The “democracy agenda” however is a bit esoteric and out of reach for regular people. Realistically, the average American can’t do much to switch Senate rules or stop rogue leaders from spewing lies or reform the Electoral Count Act or get dark money out of politics or stop tech companies from exploiting people’s worst instincts online. People in positions of authority and power need to pass laws and create rules within constitutional parameters to fix these issues if they are seen as national priorities. Voters can choose officials committed to these or other ideas—and oppose those who support the status quo—but they can’t fix the system directly.
Likewise, voters should recognize that democracy won’t be saved by one party smashing the other to implement its agenda and force change. Compromise and mutual interest are essential elements in brokering democratic stability and building lasting support for policies rather than the constant whiplash of partisan demands we have today.
So, what can average Americans do to uphold democracy?
Citizens can obviously participate in politics by staying informed about important issues, voting, volunteering at the polls, and working locally to improve neighborhoods and schools. These are vital participatory actions for maintaining the engine of democracy. At the same time, democratic governance must also work for those who don’t have the time, interest, or resources to participate extensively in the machinations of politics. Majoritarian decision making is a key principle of democracy but so is the protection of minority rights and consideration of those not always in the majority or active in politics.
As our leaders parse the big debates on democratic reform, average Americans can try to uphold three core principles in their own lives to help American democracy function better and reduce internal tensions that are threatening beliefs in democracy itself.
Treat all people as political equals. Nothing is more corrosive to peaceful coexistence and mutual understanding in a democracy than tribal “us vs. them” political calculations. Yes, political parties have been fighting one another for votes and power for centuries. Yet undergirding all the churn of politics is a fundamental belief that we are all equal before the law and that everyone deserves basic dignity in life.
It’s taken a long time to get to this point. When the law itself didn’t uphold these principles for all people, social movements and regular citizens worked together to change the laws to better reflect the basic concepts outlined at the start of the American project: “We hold these truths to be self-evident, that all men are created equal, that they are endowed by their Creator with certain unalienable rights, that among these are life, liberty, and the pursuit of happiness.”
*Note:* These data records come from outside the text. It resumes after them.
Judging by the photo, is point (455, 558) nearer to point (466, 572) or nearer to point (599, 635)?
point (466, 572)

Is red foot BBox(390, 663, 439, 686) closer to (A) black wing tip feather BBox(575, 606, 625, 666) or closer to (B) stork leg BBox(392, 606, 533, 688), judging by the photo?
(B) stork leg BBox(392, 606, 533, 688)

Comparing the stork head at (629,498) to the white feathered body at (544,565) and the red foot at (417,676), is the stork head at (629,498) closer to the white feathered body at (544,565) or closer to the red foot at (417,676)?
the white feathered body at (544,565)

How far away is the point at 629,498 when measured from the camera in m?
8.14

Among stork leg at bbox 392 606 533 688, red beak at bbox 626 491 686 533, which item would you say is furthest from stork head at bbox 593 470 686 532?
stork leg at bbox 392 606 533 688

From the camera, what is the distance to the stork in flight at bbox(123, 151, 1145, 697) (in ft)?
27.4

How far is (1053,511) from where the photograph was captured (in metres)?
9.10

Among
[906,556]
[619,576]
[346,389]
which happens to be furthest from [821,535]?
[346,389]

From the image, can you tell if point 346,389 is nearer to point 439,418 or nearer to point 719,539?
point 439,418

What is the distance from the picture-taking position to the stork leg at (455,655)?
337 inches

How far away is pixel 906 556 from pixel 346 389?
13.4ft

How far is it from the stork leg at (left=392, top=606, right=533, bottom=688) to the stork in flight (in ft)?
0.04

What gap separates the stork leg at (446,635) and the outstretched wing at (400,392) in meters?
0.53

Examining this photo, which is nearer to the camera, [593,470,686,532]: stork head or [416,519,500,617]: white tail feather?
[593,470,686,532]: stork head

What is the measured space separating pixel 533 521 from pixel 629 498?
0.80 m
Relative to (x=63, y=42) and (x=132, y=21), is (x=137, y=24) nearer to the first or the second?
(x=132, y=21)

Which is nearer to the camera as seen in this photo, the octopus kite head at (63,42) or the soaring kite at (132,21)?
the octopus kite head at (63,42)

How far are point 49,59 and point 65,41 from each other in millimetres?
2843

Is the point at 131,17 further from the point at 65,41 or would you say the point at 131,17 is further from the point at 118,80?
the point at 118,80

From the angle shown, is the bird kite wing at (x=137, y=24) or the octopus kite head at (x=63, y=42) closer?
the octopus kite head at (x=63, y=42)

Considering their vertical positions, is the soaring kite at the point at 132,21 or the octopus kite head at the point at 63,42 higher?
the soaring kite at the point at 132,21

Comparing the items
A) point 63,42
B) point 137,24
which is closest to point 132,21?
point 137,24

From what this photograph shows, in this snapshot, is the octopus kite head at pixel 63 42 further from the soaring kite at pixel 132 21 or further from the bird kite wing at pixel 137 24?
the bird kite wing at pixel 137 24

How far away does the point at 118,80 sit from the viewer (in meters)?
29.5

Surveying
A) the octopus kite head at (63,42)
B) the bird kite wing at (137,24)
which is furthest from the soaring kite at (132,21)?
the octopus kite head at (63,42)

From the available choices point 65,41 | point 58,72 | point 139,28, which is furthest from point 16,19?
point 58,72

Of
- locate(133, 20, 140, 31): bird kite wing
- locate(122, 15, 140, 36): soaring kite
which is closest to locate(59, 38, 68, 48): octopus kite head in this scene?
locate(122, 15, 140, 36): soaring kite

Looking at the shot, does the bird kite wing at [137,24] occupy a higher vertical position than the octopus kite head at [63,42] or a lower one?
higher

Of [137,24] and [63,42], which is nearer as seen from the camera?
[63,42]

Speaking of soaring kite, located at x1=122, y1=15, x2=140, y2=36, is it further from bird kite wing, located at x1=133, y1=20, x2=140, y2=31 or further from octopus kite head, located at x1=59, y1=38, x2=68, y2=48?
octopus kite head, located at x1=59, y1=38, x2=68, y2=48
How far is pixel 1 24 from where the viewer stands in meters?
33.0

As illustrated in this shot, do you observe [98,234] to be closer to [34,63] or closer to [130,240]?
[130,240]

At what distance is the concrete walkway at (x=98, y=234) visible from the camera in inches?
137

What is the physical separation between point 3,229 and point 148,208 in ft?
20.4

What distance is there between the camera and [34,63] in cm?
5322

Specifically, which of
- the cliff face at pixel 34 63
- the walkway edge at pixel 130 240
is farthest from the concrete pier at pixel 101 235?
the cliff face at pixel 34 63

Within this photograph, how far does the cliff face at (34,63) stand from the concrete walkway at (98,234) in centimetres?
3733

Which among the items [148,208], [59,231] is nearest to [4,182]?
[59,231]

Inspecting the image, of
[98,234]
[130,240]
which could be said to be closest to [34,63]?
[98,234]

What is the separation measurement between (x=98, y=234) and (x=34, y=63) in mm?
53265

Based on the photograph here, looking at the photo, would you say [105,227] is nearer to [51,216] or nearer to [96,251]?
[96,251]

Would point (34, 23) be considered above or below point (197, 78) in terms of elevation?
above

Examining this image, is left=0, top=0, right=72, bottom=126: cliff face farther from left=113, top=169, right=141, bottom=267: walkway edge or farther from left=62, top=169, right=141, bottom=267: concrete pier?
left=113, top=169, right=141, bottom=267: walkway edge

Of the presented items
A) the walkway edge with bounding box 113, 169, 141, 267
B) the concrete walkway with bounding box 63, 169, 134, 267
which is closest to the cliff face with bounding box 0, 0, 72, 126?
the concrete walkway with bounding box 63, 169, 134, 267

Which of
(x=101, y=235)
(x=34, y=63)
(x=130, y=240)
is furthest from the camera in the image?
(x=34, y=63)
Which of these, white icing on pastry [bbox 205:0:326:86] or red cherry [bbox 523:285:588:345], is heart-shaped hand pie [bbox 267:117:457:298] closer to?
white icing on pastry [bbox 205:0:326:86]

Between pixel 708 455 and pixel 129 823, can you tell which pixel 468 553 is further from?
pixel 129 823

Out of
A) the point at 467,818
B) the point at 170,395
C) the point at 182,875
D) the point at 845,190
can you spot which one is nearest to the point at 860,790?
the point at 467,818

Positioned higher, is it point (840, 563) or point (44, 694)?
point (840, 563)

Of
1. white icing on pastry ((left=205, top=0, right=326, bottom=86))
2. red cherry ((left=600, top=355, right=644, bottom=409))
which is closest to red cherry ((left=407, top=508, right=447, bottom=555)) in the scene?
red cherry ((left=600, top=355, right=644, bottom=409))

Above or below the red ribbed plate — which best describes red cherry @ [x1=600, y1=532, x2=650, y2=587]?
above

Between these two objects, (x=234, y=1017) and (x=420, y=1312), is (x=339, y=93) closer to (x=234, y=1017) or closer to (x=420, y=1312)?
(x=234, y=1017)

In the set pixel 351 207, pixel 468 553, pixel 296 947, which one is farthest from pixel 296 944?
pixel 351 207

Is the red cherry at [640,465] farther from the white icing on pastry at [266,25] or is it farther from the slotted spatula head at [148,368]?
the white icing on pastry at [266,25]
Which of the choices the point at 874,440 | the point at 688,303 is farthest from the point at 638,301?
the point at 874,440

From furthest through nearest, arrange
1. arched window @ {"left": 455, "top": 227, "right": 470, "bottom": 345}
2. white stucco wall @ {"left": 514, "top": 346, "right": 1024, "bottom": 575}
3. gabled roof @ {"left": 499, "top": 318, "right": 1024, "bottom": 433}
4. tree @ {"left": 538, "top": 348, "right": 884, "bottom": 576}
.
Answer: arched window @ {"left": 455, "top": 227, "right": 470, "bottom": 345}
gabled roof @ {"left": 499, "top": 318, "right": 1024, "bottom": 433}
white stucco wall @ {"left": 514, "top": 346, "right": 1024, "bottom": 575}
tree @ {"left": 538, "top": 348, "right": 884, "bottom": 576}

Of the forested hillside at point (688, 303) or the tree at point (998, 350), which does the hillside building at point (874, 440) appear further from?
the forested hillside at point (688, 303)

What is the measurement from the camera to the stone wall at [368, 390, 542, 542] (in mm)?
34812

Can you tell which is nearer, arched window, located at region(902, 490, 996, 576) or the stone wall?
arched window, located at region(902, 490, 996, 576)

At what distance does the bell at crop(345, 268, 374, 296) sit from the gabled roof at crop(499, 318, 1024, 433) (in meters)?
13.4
This one line from the Declaration of Independence is the essence of American democracy and the country is well served by citizens upholding these values in their daily lives. People with different beliefs or lifestyles aren’t outcasts. Political parties aren’t mortal enemies. We’re all equal under the law and no one is better than anyone else in a democracy.
Stand against all political violence. Democracies throughout history often arise from violent revolutions against oppressive rulers designed to create representative governments and legal systems that protect individual rights and civil liberties. But after democracies are established, political violence must be always off the table.
Non-violent protest is a cornerstone of democratic change by raising often overlooked concerns and pressing governments to do something about them. In contrast, domestic violence in the name of any ideological goal erodes the rule of law and replaces political equality with raw intimidation and power.
Citizens in democracies must resolve their differences peacefully without resorting to violence—or the threat of violence—to get their way. Authoritarian states and political parties use violence and repression to create order and force their perspectives on others. Democratic states and political parties do not.
Commit to political balance in daily life. Citizens in democracies naturally have passionate and sometimes fierce debates about what to do and how to do it. But democratic principles of equality and non-violent resolution of differences require people to temper their instincts. And there’s no better way to do this than to adhere to a diet of political balance in life.
A simple rule of thumb is the “twice as much” approach to democracy: Listen to others twice as much as you talk. Take in twice as many factual reports about the economy, society, and foreign affairs as you do opinion pieces. Consider twice as many arguments from people with different political views as you do from people on your own side. Pursue twice as many non-political activities in life as you do political ones.
Standing up for one’s beliefs is critical in a democracy. But a willingness to adapt one’s views based on new information—and to learn something from others with different views—also encourages better democratic discourse.
Protecting democracy is an important project—one that shouldn’t be left to the elites and elected officials alone. American citizens can take up the fight for democracy by treating people equally, rejecting political violence, and improving the balance of non-political and political intakes in their own lives.